### What to do
In the listing below, which lines contain the string "family"? Copy them all.

### Records provided
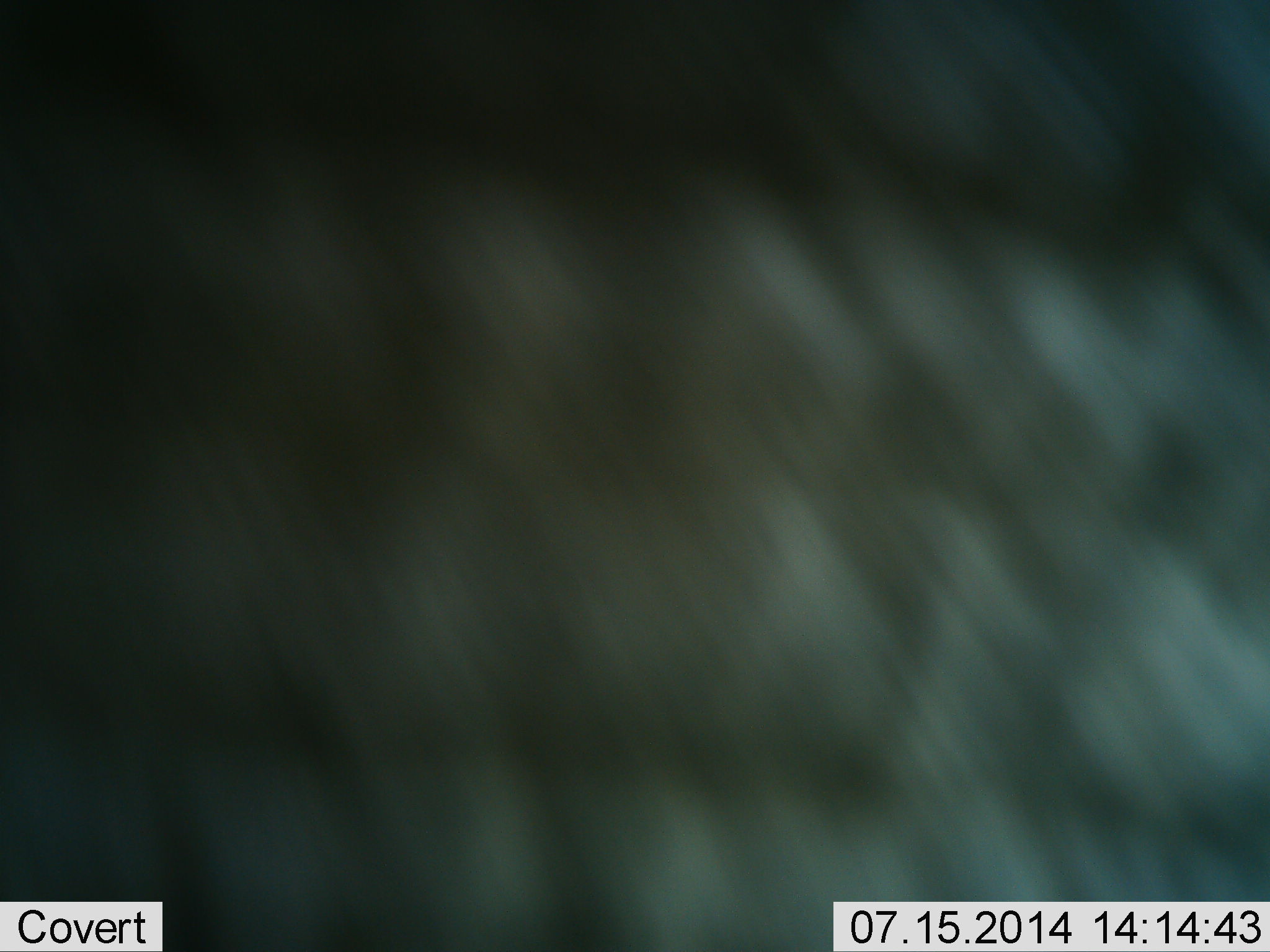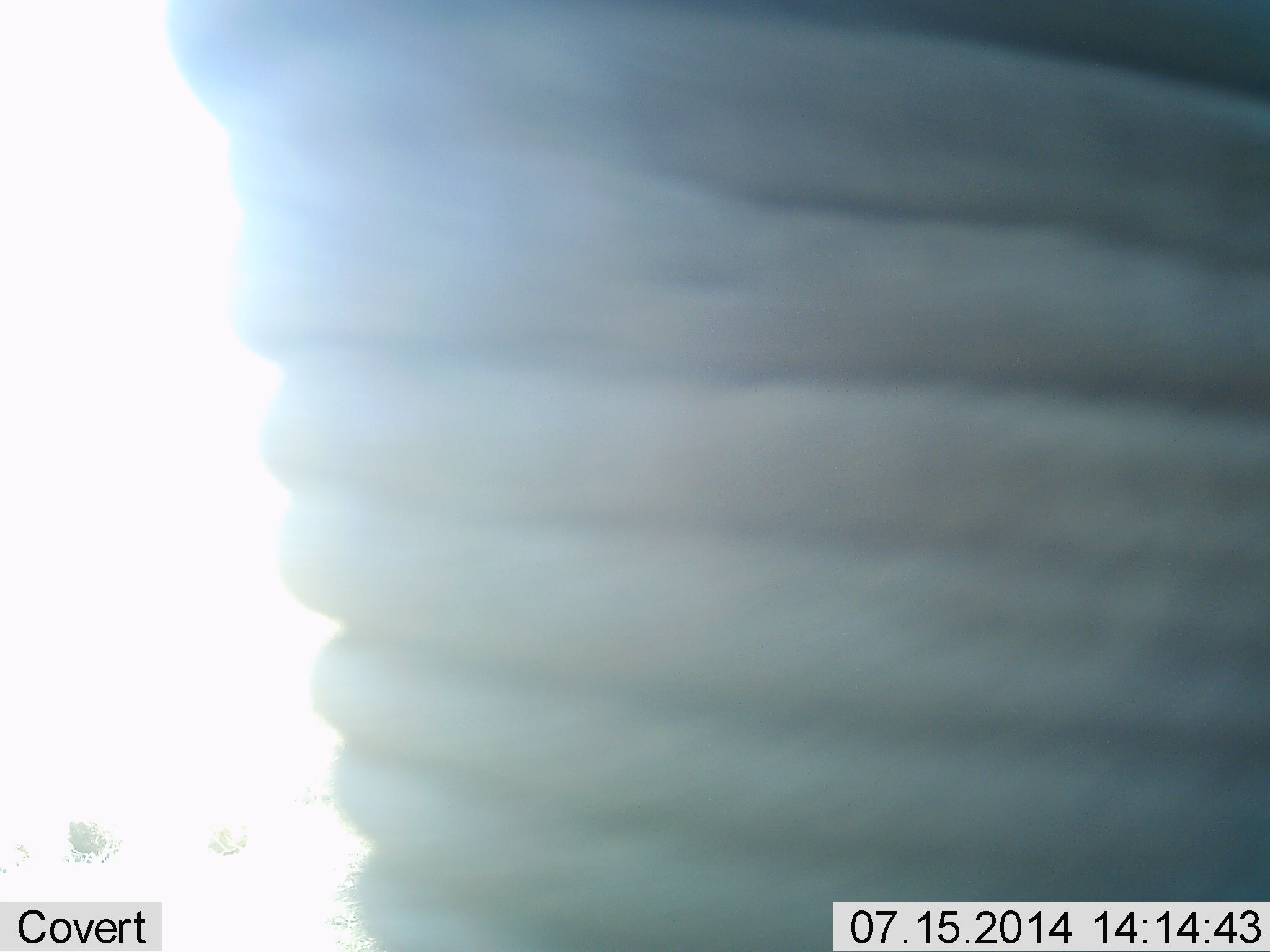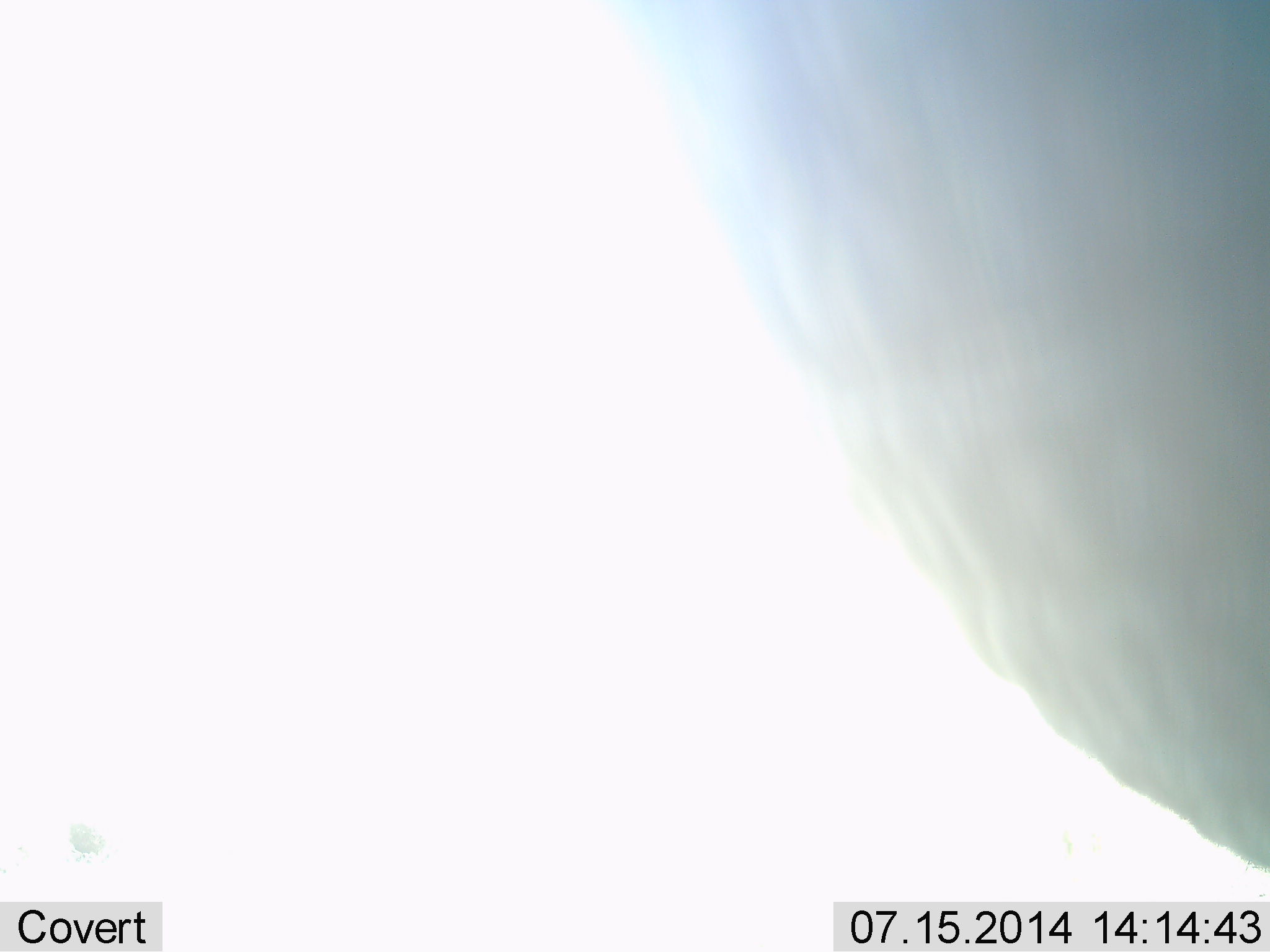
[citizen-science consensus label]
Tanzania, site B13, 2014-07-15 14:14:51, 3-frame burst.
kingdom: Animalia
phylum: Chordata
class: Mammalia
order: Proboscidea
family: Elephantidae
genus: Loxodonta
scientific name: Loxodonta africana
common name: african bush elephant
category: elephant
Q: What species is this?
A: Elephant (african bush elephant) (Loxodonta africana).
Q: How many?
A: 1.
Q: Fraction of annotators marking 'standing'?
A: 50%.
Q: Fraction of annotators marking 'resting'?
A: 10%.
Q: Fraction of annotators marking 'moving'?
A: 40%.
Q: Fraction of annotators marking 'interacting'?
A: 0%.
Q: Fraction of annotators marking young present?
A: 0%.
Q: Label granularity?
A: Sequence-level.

* * *

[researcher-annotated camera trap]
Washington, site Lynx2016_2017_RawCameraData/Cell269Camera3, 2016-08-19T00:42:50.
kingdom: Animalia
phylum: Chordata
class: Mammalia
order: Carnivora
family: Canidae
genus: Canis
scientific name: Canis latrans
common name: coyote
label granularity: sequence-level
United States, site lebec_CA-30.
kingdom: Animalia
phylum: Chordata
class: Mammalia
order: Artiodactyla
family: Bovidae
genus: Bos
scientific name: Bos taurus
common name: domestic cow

--

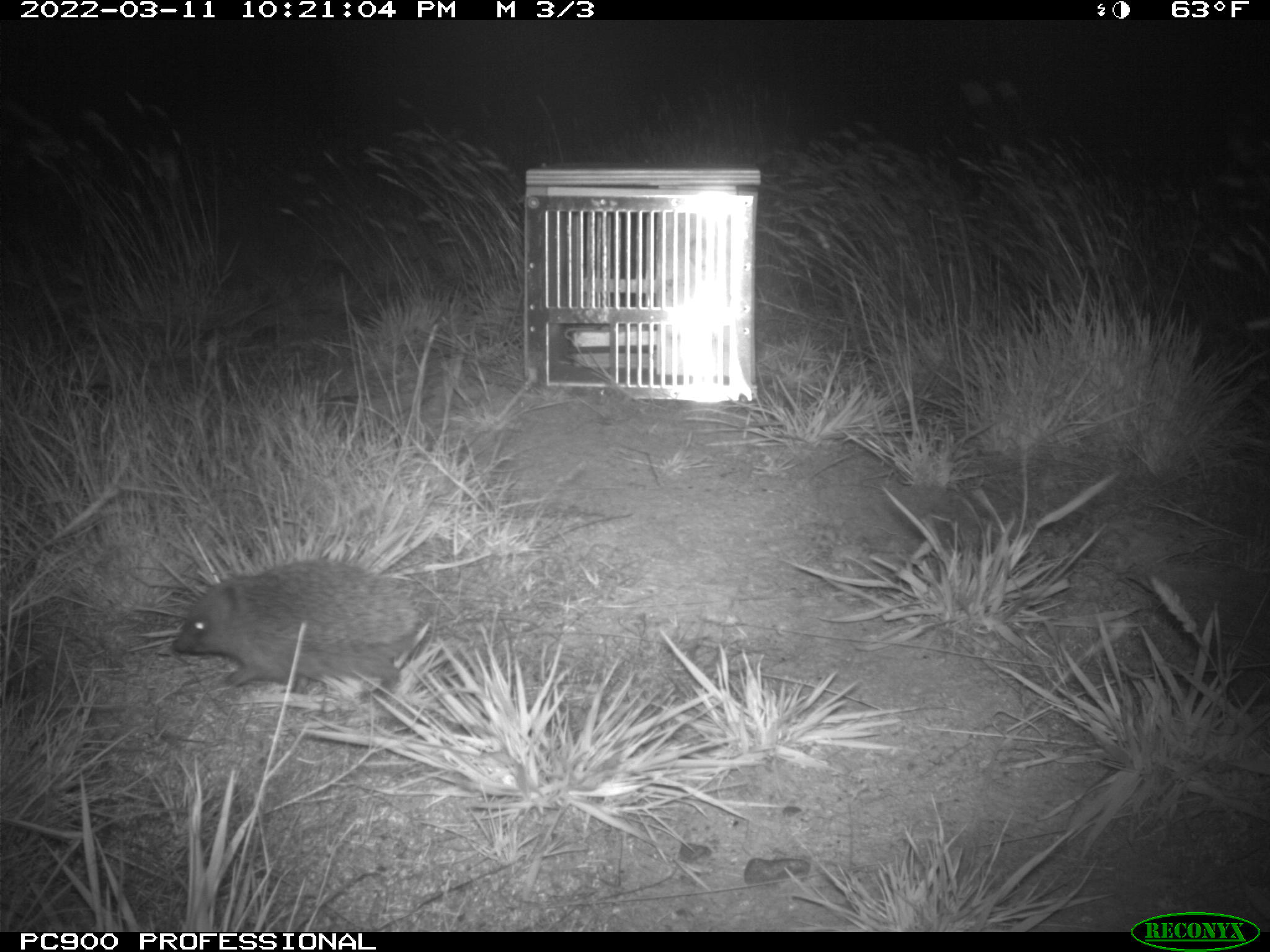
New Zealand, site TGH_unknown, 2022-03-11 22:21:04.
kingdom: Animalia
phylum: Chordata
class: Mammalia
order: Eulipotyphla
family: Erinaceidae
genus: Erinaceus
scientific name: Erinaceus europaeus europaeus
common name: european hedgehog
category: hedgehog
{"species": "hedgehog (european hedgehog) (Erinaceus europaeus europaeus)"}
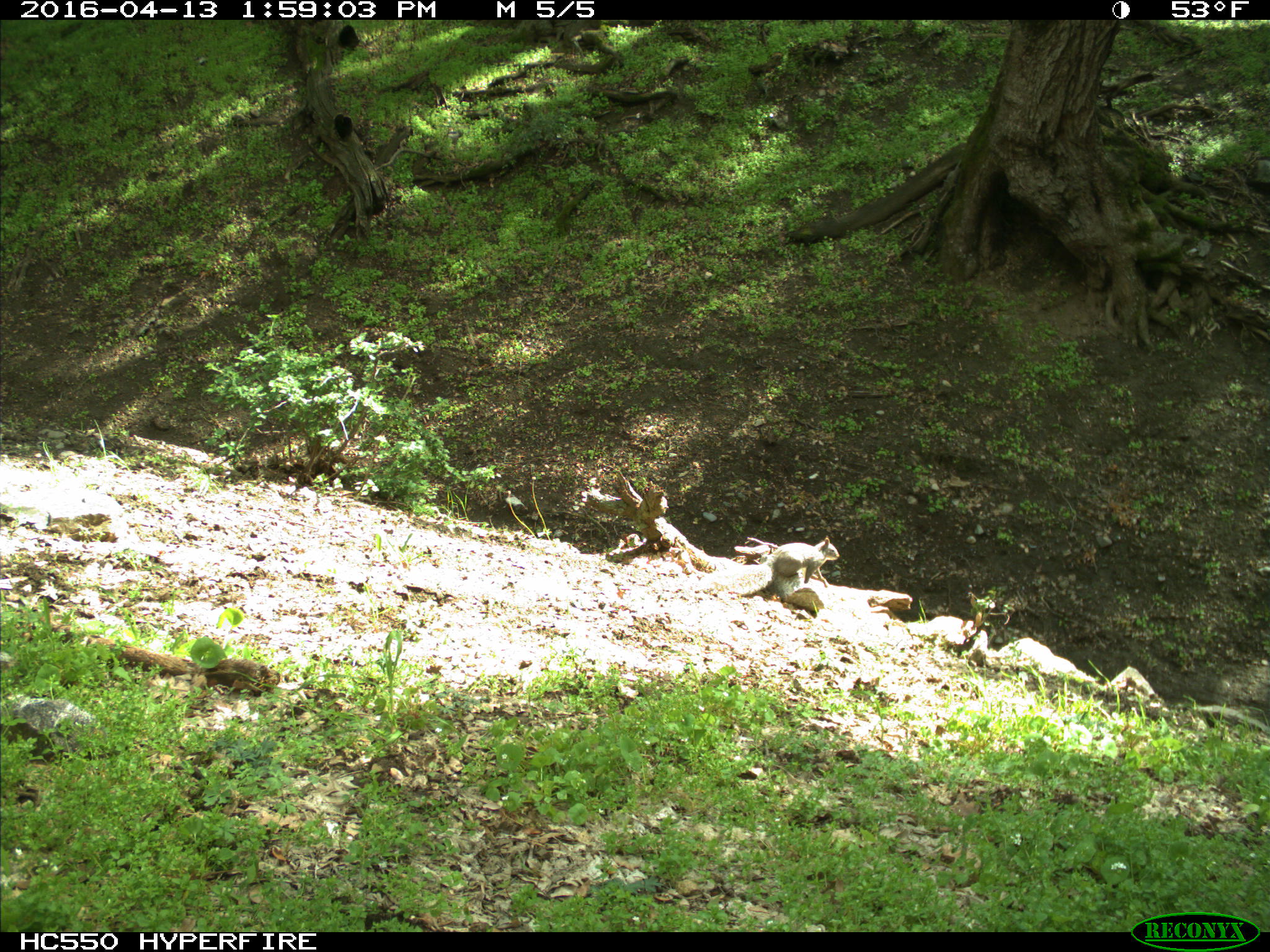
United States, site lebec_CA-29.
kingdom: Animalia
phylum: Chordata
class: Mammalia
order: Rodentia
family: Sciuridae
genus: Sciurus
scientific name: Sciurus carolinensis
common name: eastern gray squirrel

### Task output
family: Elephantidae
family: Canidae
family: Bovidae
family: Erinaceidae
family: Sciuridae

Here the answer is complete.